The legend of the Headless Horseman arose when a drover named Doyle died at the Black Swamp in the early 1850s.

The drovers would tell of having seen the ghost of Doyle while they were camped at the swamp.

The said Doyle was riding about the camp at night on a short-legged horse – a trotting cob.

Overlanders began to dread camping there, believing sight of the apparition spelled their own doom.

Writers at the time did not state the manner of Doyle’s death but the legend persevered in the form of a headless rider mounted on a trotting cob.

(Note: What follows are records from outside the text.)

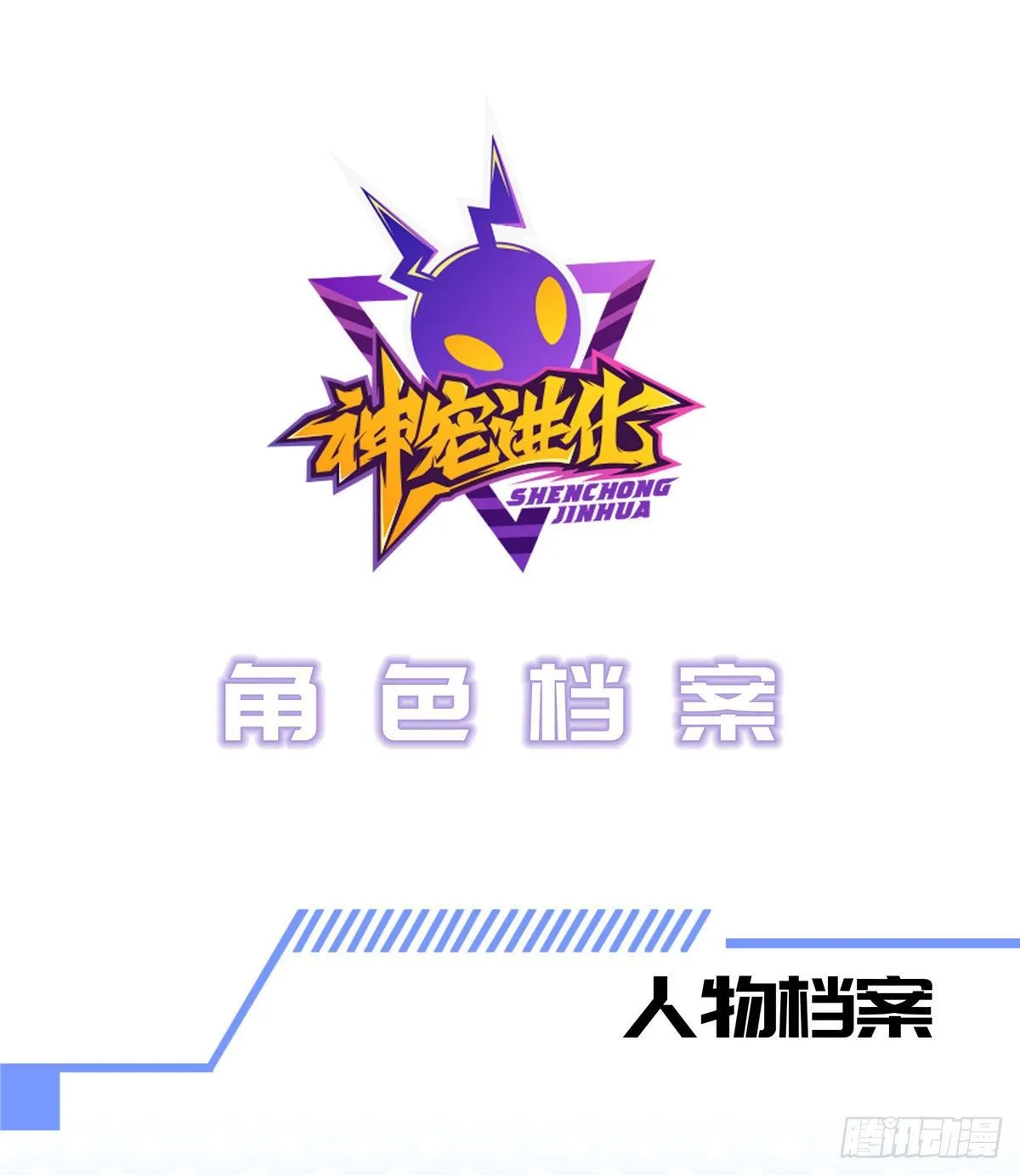 00 人设预告 第1页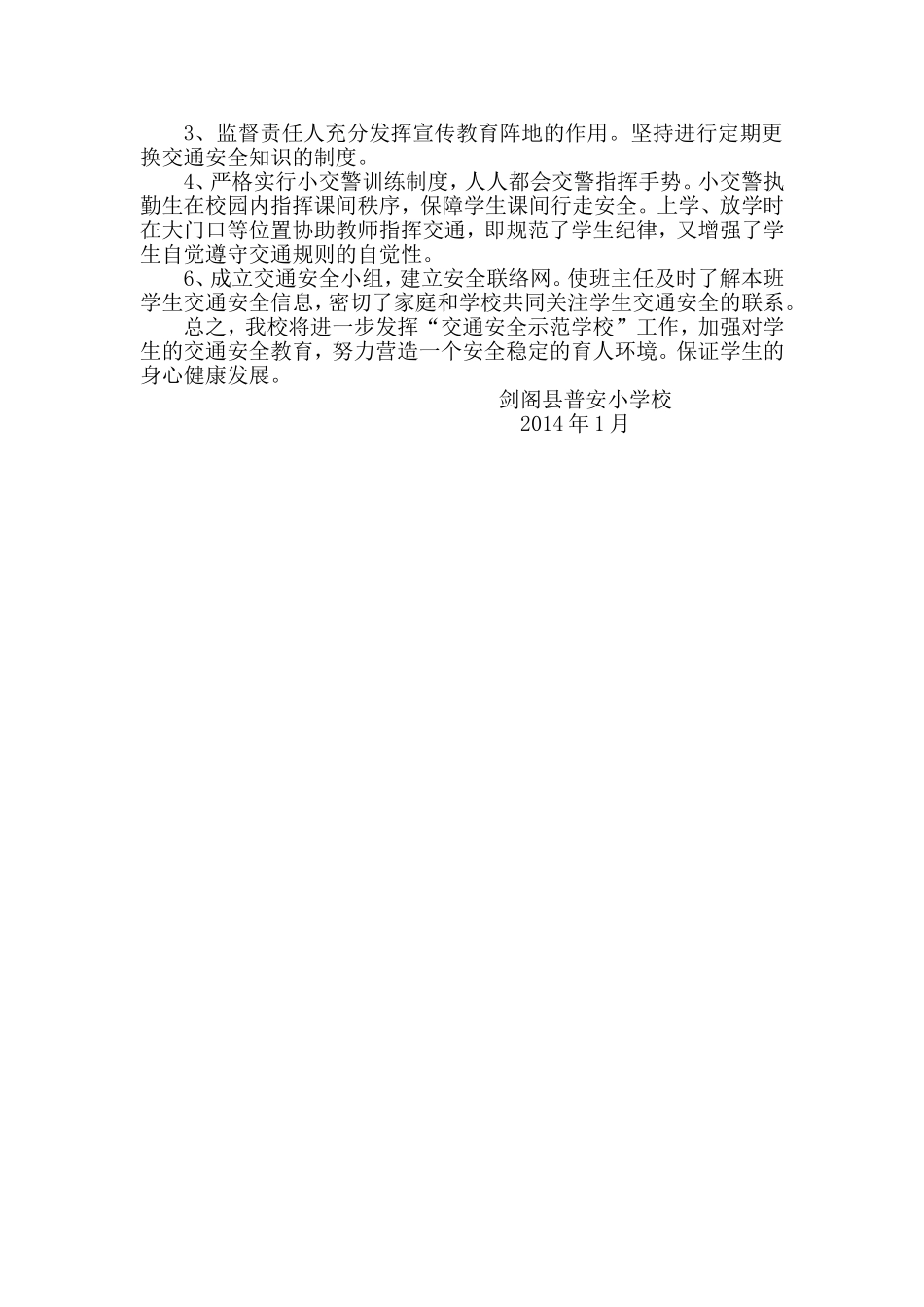 剑阁县普安小学校交通安全教育示范学校工作总结_第3页
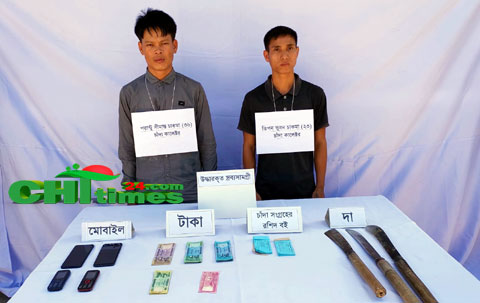 সাজেকে যৌথ অভিযানে ইউপিডিএফ’র দুই চাঁদাবাজ আটক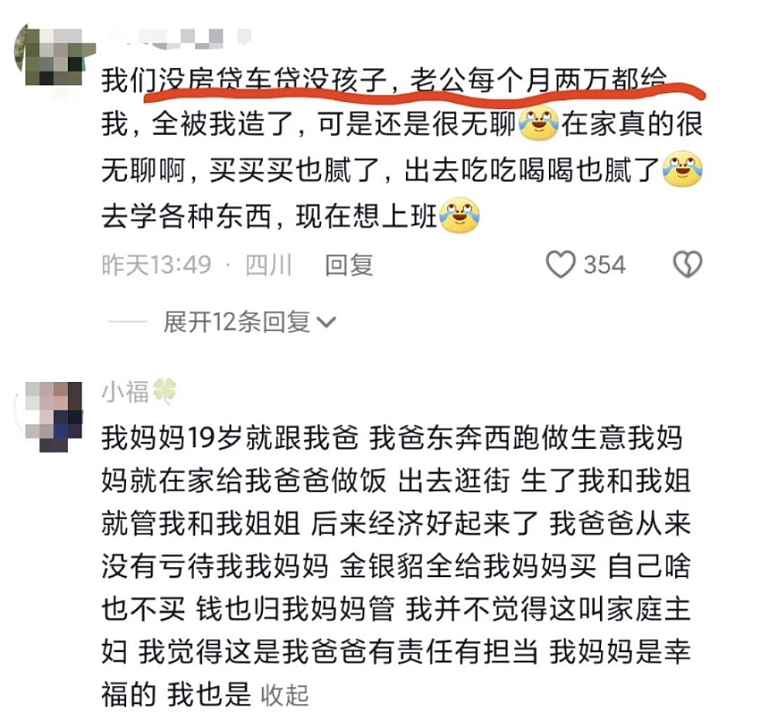 北京40岁家庭主妇火了：月入3万、不上班不带娃，活得像20岁？（组图） - 11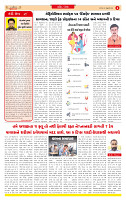 Surat Dainik MT GUJ Issue no. 138 24-02-2026_page-0002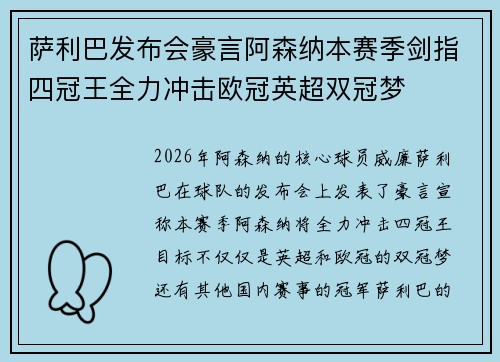 萨利巴发布会豪言阿森纳本赛季剑指四冠王全力冲击欧冠英超双冠梦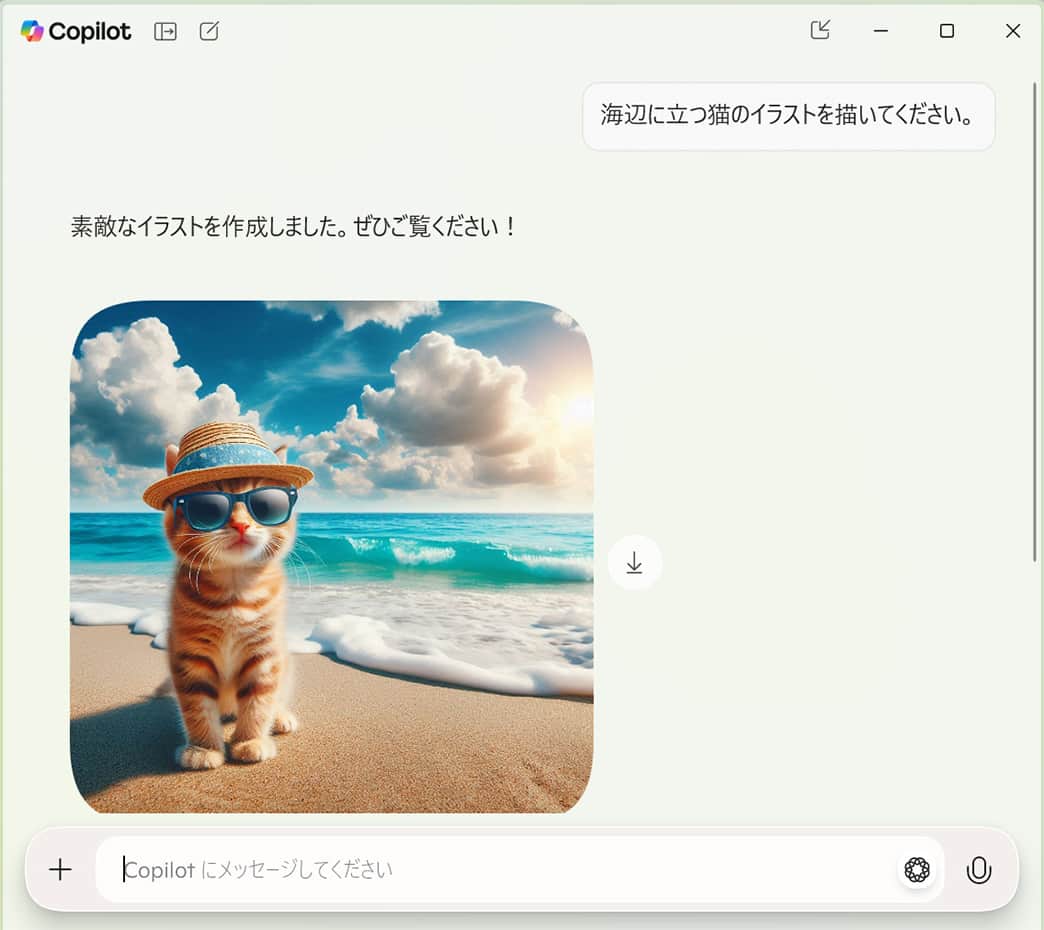 Copilot で生成した猫の画像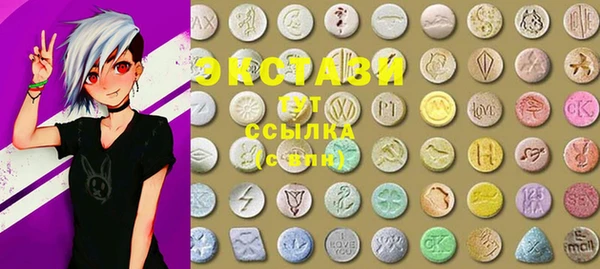 ECSTASY Алексеевка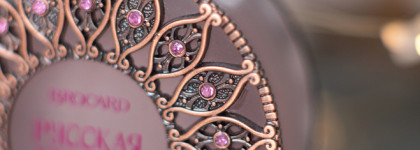 Королевский аромат - Brocard Русская Княжна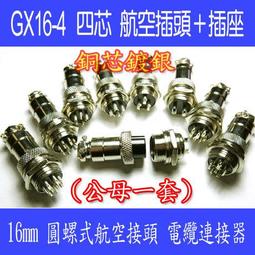 #959 COVERME經典迷你小包(MINI) 歷史價格詳細信息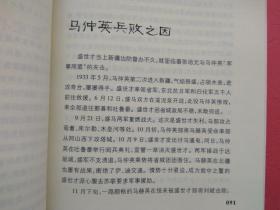 新疆逸事【包括：楼兰人为何讲吐火罗语 鄯善遗民的踪迹 佉卢文何时传入塔里木 佉卢文书里的“尼雅景象” 图瓦人是印第安人的祖先 新疆佛窟壁画“塔兰奇”的历史功绩 丝绸之路的雏形 玉石之路早于丝绸之路 西域“胜兵”是什么兵 傅介子智斩楼兰王安归 阿史那忠与平定龟兹之乱 “参天可汗道”的功用 大宝于阗国何时灭亡 西辽王朝的传奇 暴行累累的屈出律 阿帕克霍加小传 阿古柏的“万税” 刘锦棠的“黑鳝”谎言 】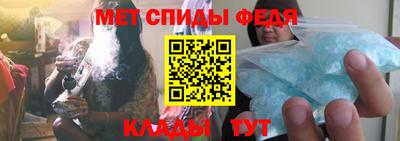 MDMA Новокубанск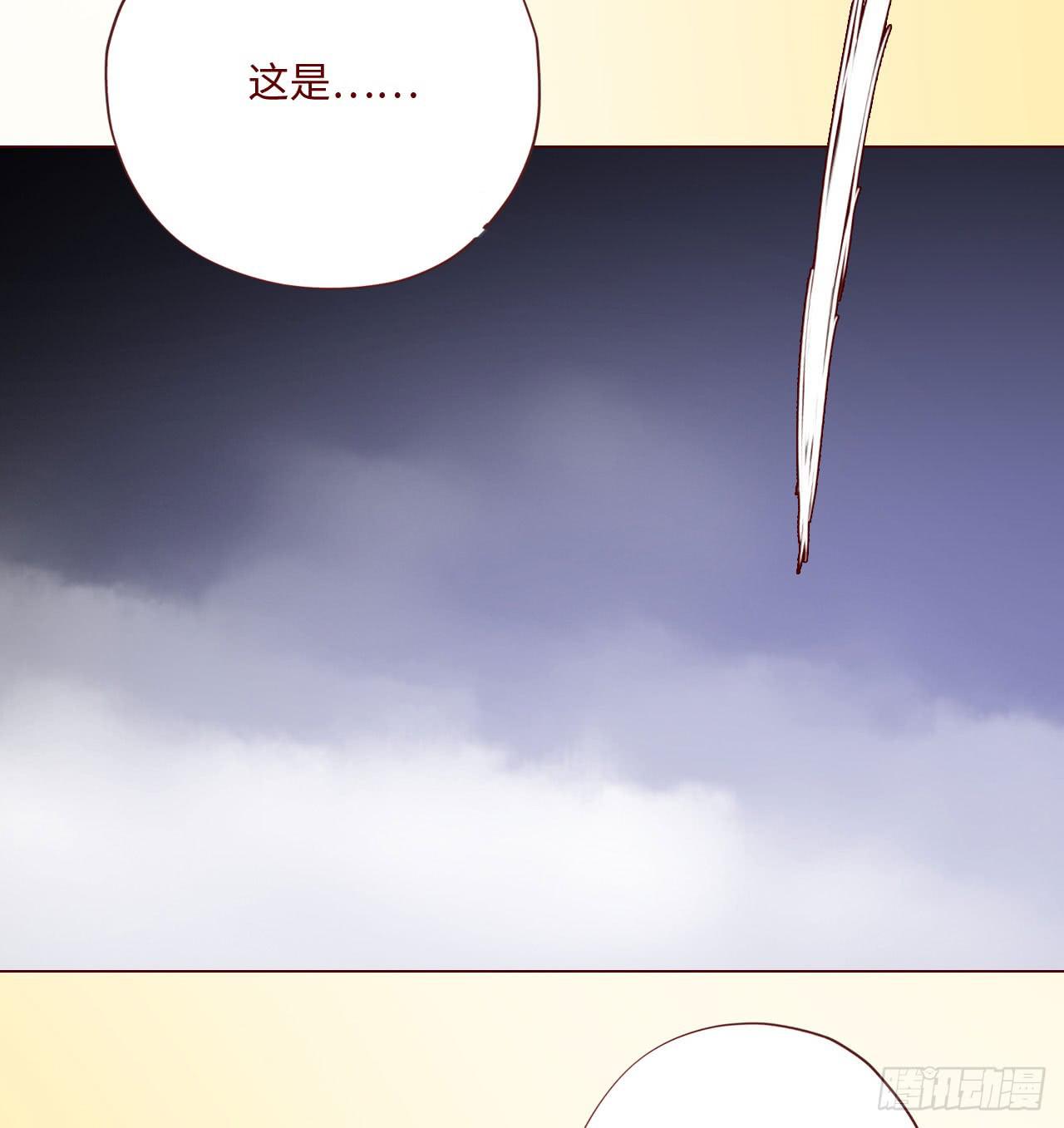 《生者为大》062逆命（下） 第15页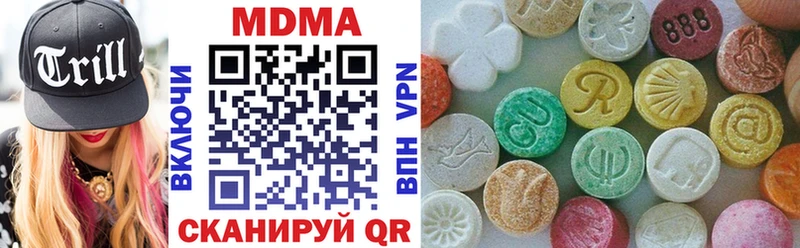 MDMA кристаллы  mega рабочий сайт  Белгород 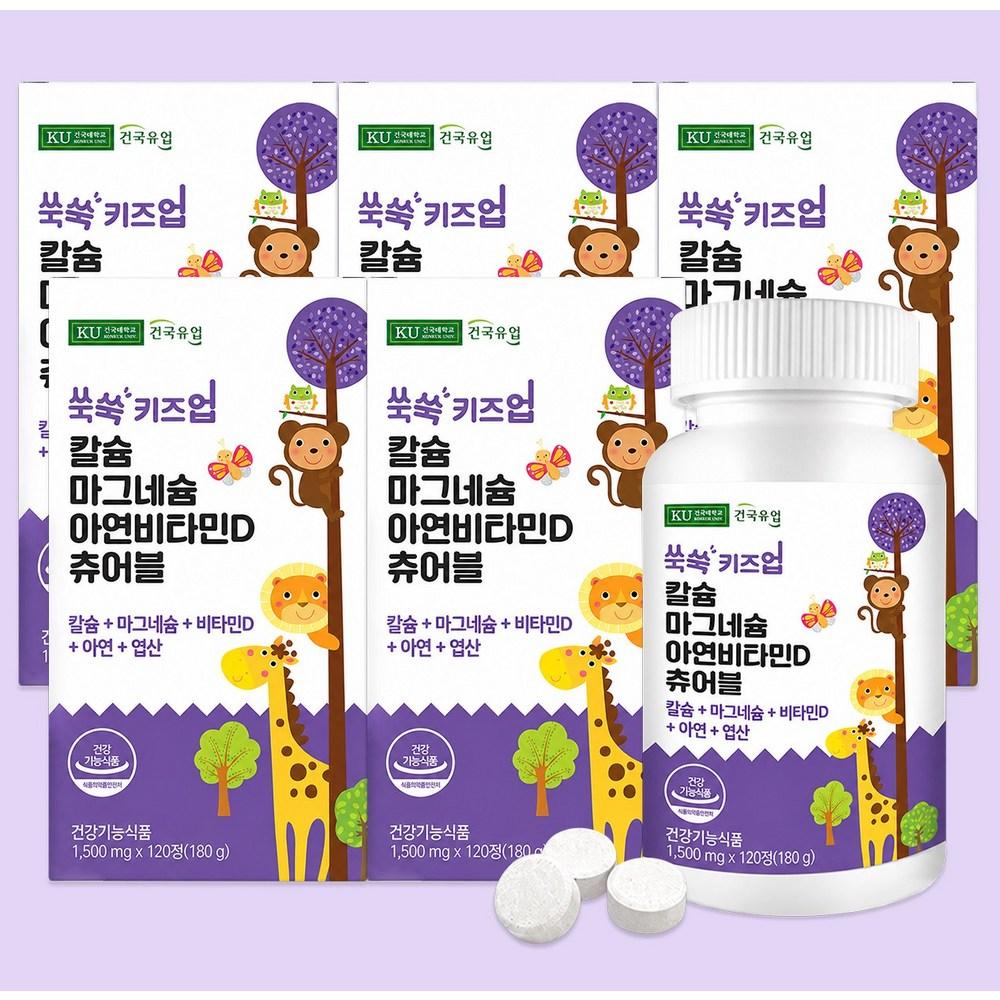 Konkuk Dairies Ssukssuk Kids Up Children's Calcium Magnesium Zinc Vitamin D Chewable Tablets 120 Milk Flavor 5 Boxes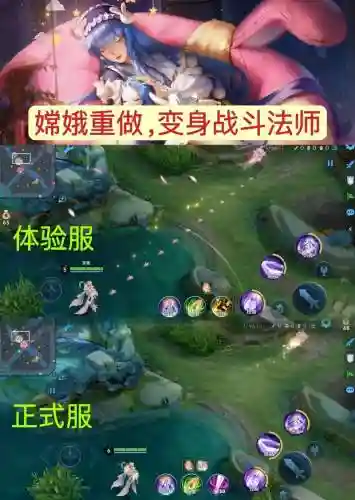 鹿鼎记嫦娥出什么技能，嫦娥是什么技能插图1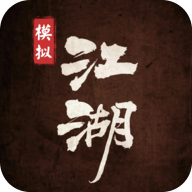 模拟江湖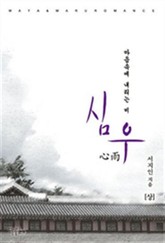 심우 표지 이미지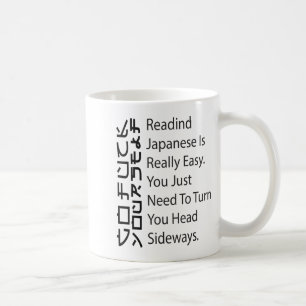 Japanisch lesen ist wirklich einfach Lustig Sarkas Kaffeetasse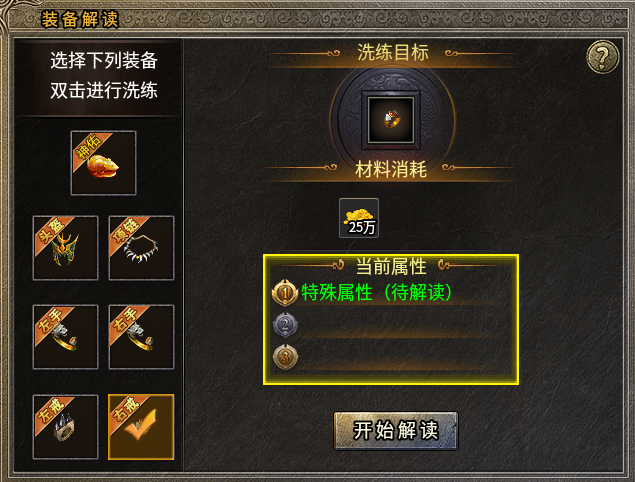 【青门传奇】玩家攻略 青门传奇 图片 5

The legend has been handed down through the years.

J.E.P Bushby’s Saltbush Country tells how he would appear suddenly, mounted on a cob, a cloak wrapped around him – but without a head.

“He passed through the camp like a phantom, causing the cattle to rush and the dogs to shrink away … terror would follow … cattle, dogs, drovers all in a wild stampede.”

Advantage was taken of this legend by the Moulemein butcher to augment his meat supplies.

When the bush telegraph told of the approach of a mob of “old Tyson’s” cattle he would camp at the Black Swamp and await their arrival.

His technique was to throw a cloak over a wooden frame on his shoulders, giving the appearance of the stump of a neck but having no head.

He approached the resting herd at a trot, knowing that cattle on strange ground are easily spooked.

Having put the cattle on their feet he would cut off a few head, drive them into the bracken around the swamp and later drive them leisurely to slaughter, to end up on the cutting carts of Moulemein, Hay and Deniliquin.

The Horseman was wise enough to confine his duffing to small numbers so was never molested by the attention of the troopers.

These activities continued until the fencing of the runs made the movement of stock too difficult.

Charlie Lee, who drove the Deniliquin-Hay coach for years, claimed that he saw the horseman in action.

The story goes that Charlie saw the trotting cob taking its headless rider home to die.

Perhaps a fitting postscript to what is one of the finest legends in the whole outback of Australia.